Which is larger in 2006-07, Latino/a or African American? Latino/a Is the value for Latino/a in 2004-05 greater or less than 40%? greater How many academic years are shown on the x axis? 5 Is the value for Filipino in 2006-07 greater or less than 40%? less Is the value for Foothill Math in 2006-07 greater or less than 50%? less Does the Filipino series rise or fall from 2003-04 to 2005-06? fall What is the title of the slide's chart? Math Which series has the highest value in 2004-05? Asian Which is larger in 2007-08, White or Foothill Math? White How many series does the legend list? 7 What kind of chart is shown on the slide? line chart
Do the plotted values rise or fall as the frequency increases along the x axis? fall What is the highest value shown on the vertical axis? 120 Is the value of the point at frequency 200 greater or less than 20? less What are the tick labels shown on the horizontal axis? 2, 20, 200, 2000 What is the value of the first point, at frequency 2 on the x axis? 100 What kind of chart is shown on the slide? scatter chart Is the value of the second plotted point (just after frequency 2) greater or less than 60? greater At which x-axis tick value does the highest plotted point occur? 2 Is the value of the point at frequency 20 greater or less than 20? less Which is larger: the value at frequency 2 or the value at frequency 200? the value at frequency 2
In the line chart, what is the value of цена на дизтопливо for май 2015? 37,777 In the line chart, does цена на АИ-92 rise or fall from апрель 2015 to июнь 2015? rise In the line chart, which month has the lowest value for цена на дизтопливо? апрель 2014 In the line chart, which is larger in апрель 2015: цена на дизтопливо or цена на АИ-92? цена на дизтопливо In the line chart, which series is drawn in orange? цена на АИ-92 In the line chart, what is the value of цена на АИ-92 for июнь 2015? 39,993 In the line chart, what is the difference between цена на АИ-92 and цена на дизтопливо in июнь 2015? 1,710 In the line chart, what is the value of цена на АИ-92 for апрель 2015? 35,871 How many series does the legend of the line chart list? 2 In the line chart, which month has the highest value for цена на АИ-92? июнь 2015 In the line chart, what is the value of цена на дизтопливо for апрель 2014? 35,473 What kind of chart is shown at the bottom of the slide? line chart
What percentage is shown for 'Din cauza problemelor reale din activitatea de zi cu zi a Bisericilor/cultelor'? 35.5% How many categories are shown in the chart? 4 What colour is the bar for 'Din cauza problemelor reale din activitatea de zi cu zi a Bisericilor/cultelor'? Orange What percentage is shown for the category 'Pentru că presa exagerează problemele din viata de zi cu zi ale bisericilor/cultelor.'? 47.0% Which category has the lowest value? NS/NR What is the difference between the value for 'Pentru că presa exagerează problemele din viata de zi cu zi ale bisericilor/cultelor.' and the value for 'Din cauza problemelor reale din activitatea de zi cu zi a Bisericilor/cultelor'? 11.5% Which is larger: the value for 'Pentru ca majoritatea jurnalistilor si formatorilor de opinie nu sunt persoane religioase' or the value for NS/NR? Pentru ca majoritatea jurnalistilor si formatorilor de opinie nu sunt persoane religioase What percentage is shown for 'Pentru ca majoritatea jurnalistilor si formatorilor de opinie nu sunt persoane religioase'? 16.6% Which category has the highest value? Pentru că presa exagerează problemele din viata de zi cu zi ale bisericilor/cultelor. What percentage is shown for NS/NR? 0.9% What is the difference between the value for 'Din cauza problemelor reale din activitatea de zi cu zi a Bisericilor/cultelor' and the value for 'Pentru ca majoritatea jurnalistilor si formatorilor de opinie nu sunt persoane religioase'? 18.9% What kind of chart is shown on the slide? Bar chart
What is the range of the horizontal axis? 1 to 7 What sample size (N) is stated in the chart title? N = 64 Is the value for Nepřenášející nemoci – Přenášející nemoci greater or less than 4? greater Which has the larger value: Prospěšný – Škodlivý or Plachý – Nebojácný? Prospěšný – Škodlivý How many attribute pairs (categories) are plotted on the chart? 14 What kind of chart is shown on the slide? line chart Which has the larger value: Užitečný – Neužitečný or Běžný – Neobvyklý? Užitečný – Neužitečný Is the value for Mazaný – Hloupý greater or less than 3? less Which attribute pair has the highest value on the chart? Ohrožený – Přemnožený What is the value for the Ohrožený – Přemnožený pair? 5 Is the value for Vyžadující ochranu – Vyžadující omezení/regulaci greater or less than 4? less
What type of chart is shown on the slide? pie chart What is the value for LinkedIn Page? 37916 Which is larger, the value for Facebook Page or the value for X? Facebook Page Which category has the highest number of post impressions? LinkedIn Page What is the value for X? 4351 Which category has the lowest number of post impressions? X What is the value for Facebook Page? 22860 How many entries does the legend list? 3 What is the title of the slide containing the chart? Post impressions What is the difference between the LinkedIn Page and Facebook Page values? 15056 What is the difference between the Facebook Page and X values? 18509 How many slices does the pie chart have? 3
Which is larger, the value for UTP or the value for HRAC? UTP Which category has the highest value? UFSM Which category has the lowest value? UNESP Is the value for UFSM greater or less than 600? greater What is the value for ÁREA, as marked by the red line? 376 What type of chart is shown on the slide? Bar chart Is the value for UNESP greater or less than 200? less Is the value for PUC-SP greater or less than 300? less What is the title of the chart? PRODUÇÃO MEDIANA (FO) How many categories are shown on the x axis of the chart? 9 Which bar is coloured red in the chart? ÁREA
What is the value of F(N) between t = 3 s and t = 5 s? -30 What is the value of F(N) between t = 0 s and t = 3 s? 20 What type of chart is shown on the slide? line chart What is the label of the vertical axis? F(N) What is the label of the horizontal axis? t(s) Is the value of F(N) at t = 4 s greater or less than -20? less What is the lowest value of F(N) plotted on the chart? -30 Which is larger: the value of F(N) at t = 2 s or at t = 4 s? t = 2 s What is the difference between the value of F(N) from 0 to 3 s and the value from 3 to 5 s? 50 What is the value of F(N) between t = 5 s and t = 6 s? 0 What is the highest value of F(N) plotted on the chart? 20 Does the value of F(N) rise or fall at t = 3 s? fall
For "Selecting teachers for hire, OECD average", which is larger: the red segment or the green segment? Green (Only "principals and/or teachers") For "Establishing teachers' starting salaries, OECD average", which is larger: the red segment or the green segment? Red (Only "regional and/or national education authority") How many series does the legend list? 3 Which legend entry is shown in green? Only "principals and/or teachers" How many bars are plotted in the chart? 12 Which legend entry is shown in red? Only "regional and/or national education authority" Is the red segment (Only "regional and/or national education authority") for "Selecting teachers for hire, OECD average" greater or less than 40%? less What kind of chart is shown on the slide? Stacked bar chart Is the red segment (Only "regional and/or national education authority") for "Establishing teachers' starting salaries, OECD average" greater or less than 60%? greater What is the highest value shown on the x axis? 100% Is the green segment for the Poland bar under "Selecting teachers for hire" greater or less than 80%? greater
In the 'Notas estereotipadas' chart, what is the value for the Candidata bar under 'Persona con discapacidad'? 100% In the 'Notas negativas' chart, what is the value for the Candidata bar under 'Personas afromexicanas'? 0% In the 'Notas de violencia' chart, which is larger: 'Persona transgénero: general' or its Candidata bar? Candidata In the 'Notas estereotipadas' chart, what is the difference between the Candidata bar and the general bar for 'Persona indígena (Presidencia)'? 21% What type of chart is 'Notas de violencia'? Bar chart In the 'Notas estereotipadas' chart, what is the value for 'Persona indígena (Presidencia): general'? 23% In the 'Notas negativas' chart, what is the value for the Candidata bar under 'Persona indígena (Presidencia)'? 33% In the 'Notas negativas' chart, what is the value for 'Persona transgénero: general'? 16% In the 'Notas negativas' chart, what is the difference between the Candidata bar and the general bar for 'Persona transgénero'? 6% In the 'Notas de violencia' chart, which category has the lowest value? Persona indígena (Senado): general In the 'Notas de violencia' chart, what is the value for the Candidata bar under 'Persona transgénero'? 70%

══════════

→ WHAT NEEDS TO BE DONE
Reproduce, word for word, the lines above from the start of the records through the line holding "Do the plotted", inclusive.

→ RESPONSE FOR THIS EXERCISE
Which is larger in 2006-07, Latino/a or African American? Latino/a Is the value for Latino/a in 2004-05 greater or less than 40%? greater How many academic years are shown on the x axis? 5 Is the value for Filipino in 2006-07 greater or less than 40%? less Is the value for Foothill Math in 2006-07 greater or less than 50%? less Does the Filipino series rise or fall from 2003-04 to 2005-06? fall What is the title of the slide's chart? Math Which series has the highest value in 2004-05? Asian Which is larger in 2007-08, White or Foothill Math? White How many series does the legend list? 7 What kind of chart is shown on the slide? line chart
Do the plotted values rise or fall as the frequency increases along the x axis? fall What is the highest value shown on the vertical axis? 120 Is the value of the point at frequency 200 greater or less than 20? less What are the tick labels shown on the horizontal axis? 2, 20, 200, 2000 What is the value of the first point, at frequency 2 on the x axis? 100 What kind of chart is shown on the slide? scatter chart Is the value of the second plotted point (just after frequency 2) greater or less than 60? greater At which x-axis tick value does the highest plotted point occur? 2 Is the value of the point at frequency 20 greater or less than 20? less Which is larger: the value at frequency 2 or the value at frequency 200? the value at frequency 2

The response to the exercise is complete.